L2 - k-NN Flashcards
What variables should always be excluded for machine learning?
ID variables
Define k-NN
"Birds of a feather flock together" Nearest neighbour classifiers - classifies unlabelled examples by assigning them to the class of a similar labelled example
How can we remove a variable?
Use subset or select()
Can use a - sign to remove one column
Then store in new object
Name the fundamental steps in machine learning?

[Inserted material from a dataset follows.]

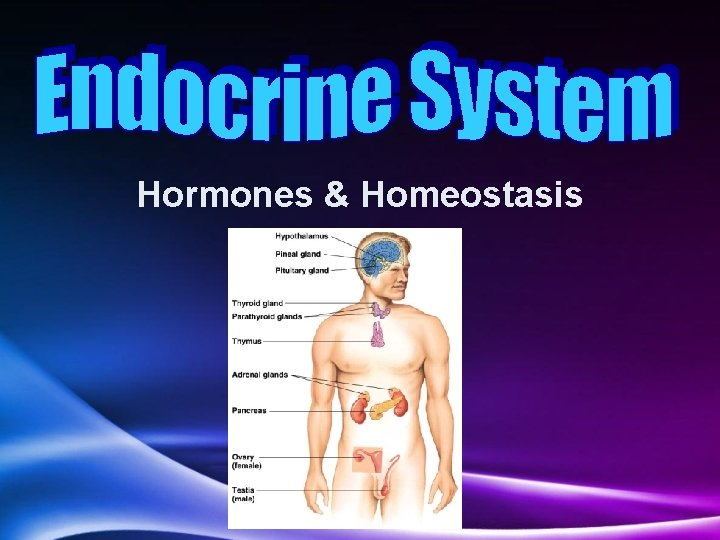 Hormones Homeostasis Homeostasis Homeostasis maintaining internal balance in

Exploring, preparing and transforming data (standardisation or normalisation; outcome variable)
Training and testing the model
Evaluating model performance
Improving model performance
What if the outcome variable is character strings?
If the outcome to be predicted is a character data type
Convert this to factor
Why use a normalisation function?
Rescales the features so they are on one common/standard scale
How to create a function for normalisation?
Use the function() and return()
Enter vectors into the function
Save the newly created function into an object
How will the normalised function be applied to the dataset?
It would normally enter the coordinates of one row at a time Use lapply() to apply to a wider range of selected values
What are the steps for training, testing and machine learning?
Split data into two portions: (1) training set (2) test set
Remove outcome variable (label) from both sets (n.b. make sure you subset the same rows and columns)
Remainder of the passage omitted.